Touch down: Bangkok. 3am, humid, sweaty, loud, overcast and full of tall buildings. As well as a kind taxi driver named Peter who was waiting with our name on a sign to whisk us into the city to the River condominiums, a place I booked off VRBO on the west bank of the Chao Phraya river next door to the Peninsula Hotel. He pulled into the driveway and we piled out ino the gleaming lobby of this grand highrise with fountains and bamboo and marble floors, and attendants who even at 4am came running, sliding on their socks, to open the door, greet us and take our bags to the elevator. I'm liking it already.
Up we go to the 21st floor and into our pad for the week. We pull open the curtains, get the AC running, and see all of Bangkok below us, lit up and brights. The river flows and small boats are going up and down its center even in the middle of the morning. The kids want to know about jet lag. Do we have it yet? Are we going to get it? Should we sleep, should we stay up? We opt for staying up. By now it's after four and it seems silly to sleep. Would throw us off our game entirely. So we unpack, explore our rooms, hop on rock-hard beds (a staple in Asia we will find), marvel at the faucets in the sleek bathrooms, and decide to find the swimming pool.

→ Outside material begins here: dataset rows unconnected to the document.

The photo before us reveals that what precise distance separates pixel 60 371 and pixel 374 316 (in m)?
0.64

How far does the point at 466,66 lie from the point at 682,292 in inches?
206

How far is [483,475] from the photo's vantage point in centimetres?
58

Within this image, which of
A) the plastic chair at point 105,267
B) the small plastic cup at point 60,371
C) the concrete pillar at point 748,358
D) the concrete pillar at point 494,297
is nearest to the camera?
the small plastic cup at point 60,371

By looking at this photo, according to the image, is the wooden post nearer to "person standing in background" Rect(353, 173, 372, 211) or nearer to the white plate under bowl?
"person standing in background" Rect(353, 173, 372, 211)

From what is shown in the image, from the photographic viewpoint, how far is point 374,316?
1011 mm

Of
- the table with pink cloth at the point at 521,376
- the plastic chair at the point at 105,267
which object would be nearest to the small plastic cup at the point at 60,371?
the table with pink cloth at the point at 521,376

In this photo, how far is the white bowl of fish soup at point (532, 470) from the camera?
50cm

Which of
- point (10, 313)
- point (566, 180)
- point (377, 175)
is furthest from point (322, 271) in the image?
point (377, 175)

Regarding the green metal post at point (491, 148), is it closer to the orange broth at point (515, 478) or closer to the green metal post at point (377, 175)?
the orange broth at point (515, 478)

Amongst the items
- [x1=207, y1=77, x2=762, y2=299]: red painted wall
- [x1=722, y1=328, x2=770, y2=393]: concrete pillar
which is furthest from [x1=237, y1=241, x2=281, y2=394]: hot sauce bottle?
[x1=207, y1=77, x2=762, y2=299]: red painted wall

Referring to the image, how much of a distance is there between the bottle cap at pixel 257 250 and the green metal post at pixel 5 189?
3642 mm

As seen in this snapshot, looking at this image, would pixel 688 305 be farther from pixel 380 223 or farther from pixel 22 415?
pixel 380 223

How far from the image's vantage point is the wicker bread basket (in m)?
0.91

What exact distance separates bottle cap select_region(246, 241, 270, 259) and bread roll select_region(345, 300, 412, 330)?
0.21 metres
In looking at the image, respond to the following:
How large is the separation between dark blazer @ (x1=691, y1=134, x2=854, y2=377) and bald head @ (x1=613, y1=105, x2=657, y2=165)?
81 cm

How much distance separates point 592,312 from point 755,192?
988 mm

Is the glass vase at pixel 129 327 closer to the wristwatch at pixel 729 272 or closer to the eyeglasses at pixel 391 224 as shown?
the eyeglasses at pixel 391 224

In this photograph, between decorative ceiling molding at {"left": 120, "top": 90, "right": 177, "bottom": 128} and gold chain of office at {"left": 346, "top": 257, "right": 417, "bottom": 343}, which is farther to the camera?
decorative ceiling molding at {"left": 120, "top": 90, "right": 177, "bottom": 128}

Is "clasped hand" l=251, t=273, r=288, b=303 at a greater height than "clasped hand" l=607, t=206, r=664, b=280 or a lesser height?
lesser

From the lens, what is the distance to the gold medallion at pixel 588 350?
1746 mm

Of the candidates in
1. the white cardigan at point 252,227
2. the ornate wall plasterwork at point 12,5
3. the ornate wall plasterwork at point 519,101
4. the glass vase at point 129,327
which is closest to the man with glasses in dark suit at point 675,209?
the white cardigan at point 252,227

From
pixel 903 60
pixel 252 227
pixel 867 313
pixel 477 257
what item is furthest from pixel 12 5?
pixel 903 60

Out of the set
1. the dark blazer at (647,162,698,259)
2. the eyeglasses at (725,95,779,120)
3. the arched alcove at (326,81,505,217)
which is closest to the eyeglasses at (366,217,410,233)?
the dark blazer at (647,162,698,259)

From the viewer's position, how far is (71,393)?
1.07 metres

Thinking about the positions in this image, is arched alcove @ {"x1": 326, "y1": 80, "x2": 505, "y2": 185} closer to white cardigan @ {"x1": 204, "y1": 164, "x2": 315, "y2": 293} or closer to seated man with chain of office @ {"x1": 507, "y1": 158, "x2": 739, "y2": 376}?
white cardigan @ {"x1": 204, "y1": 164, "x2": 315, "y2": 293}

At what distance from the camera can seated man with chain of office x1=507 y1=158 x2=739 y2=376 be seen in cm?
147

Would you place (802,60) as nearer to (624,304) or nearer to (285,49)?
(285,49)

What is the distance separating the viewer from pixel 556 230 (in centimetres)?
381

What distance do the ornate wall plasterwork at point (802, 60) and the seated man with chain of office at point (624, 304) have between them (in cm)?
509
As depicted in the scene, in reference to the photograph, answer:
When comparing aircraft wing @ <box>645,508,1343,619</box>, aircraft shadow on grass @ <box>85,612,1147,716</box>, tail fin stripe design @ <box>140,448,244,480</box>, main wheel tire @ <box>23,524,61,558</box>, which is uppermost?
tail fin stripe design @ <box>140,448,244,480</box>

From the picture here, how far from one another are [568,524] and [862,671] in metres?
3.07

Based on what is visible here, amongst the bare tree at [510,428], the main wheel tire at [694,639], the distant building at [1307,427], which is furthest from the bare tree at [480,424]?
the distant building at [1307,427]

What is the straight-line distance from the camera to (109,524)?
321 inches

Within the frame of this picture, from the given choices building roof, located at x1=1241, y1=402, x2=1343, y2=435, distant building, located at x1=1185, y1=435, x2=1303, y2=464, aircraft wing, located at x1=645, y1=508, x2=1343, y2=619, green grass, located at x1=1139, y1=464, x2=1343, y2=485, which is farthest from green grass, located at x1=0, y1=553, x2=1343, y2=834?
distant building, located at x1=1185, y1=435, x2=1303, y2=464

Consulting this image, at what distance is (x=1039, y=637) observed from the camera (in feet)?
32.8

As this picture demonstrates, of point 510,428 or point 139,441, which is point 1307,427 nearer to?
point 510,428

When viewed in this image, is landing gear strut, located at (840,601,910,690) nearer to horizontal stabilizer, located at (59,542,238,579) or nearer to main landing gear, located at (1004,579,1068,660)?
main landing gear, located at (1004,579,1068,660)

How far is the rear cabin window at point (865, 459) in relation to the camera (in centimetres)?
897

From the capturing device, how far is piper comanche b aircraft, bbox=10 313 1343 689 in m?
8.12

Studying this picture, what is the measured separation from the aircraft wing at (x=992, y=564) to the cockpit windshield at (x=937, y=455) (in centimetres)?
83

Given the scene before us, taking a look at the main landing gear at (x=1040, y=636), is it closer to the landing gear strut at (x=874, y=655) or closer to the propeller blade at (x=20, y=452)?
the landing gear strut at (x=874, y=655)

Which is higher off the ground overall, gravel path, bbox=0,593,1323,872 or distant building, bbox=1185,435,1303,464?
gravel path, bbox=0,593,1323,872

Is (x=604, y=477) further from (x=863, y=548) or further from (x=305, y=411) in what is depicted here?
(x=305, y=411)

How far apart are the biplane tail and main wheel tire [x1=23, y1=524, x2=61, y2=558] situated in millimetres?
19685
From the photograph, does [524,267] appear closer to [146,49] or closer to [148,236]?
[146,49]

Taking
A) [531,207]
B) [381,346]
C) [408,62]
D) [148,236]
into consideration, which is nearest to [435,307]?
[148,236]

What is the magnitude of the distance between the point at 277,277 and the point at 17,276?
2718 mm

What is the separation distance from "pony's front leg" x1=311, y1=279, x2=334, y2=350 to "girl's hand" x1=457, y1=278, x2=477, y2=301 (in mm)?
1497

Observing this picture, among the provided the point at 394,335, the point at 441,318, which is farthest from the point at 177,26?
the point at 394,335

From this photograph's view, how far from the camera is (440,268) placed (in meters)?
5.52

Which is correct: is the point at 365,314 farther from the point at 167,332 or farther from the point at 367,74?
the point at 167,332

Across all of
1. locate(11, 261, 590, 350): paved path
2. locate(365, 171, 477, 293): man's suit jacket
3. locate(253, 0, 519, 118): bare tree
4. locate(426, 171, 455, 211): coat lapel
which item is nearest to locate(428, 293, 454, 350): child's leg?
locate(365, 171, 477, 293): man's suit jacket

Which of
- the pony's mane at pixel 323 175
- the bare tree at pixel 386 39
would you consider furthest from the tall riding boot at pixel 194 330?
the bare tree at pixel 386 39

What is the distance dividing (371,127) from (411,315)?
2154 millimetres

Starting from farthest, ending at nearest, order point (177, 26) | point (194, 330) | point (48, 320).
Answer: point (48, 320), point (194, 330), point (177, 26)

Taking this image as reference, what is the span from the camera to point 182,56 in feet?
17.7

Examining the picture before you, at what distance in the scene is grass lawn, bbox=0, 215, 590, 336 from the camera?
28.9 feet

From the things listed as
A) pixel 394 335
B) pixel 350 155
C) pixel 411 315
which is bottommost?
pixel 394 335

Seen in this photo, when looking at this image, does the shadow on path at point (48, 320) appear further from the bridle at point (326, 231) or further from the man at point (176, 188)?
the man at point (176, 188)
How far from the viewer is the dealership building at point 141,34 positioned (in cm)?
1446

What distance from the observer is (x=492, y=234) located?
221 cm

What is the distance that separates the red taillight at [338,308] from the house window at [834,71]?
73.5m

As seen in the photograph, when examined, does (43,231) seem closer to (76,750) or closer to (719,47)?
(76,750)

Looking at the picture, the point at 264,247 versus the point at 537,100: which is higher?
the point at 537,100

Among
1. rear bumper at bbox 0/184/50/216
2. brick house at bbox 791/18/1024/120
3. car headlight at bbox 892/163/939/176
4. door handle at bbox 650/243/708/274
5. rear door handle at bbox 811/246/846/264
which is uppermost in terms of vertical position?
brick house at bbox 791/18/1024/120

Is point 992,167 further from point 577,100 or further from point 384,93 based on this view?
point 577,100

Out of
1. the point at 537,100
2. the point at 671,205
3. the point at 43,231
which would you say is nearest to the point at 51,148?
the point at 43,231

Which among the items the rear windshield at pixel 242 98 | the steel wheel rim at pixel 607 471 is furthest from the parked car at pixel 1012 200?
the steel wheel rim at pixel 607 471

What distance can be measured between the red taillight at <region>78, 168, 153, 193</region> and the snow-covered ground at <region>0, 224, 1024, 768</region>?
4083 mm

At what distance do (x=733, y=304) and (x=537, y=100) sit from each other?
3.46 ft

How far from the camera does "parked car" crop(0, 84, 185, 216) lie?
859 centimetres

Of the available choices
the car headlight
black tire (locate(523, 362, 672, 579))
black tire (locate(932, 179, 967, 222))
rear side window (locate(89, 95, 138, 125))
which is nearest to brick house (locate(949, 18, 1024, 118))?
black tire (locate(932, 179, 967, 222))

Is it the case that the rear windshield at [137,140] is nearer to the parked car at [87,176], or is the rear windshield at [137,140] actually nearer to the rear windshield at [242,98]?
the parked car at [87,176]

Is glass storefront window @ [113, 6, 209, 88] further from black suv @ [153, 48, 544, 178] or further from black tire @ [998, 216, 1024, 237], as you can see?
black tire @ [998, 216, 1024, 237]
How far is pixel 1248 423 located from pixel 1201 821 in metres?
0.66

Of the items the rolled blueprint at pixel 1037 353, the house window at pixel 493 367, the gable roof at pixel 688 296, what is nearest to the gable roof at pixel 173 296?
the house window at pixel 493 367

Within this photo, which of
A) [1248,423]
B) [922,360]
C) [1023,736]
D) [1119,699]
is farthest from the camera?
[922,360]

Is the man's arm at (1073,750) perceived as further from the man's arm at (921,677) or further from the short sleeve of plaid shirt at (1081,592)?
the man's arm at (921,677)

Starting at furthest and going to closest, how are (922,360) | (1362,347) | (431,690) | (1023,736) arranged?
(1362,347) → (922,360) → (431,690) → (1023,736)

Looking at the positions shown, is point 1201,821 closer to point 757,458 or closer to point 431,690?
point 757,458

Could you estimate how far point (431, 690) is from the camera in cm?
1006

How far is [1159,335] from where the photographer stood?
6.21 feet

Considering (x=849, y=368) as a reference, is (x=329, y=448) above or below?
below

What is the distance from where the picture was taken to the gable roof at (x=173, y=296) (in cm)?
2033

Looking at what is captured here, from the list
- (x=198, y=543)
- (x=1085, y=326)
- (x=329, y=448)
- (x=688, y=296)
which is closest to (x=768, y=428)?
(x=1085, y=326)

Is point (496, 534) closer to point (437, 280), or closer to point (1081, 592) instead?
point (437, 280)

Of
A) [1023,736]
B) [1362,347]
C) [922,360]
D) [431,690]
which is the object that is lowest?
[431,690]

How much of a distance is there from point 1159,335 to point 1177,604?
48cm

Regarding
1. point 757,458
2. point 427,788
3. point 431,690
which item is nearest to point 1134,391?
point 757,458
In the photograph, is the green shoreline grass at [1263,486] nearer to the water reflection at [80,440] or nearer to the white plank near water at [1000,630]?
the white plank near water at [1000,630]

The kids and I head back down the elevator. It's dusky, still warm and weirdly still, and we creep out on floor five to take a swim. What we find is unbelieveable. We're so excited we can hardly stand it. There is a series of 4 pools, all rectangular and tiled with iridescent grey and silver tiles, stretching about 400 feet from where we stand through these gardens with papaya, banana and palm trees. The fruit is hanging on them for the picking. We crawl quietly into the first one, knowing that probably we shouldn't be swimming at 5. Above us loom these enormous towers of metallic, mirrored blue. We're in this oasis of water surrounded by highrises. The water is the perfect temperature, just right for the morning. We decide to keep walking through the gardens--Reddy finds a badminton court where he can bounce the basketball he's been carrying with him since LA. Then the gym, and then another pool that absolutely floors us.
It's a single pool that is surrounded by wooden decks that look like swimming platforms on a lake. It stretches from one end of the complex to the other, where there's nothing but an edge dropping off into the lake. Or so it seems from where we stand 500 feet away. We get in and crawl through the water as the sky is starting to lighten and there's a bit more activity on the river. We swim to the end, and there's a glass wall separating the pool from the river below. I lie on my back, feel jet lag start to wash over me, but have such a feeling of utter bliss lying in a body of water in Bangkok with my happy kids and the sky lightening above me, inviting us to come out and explore her city.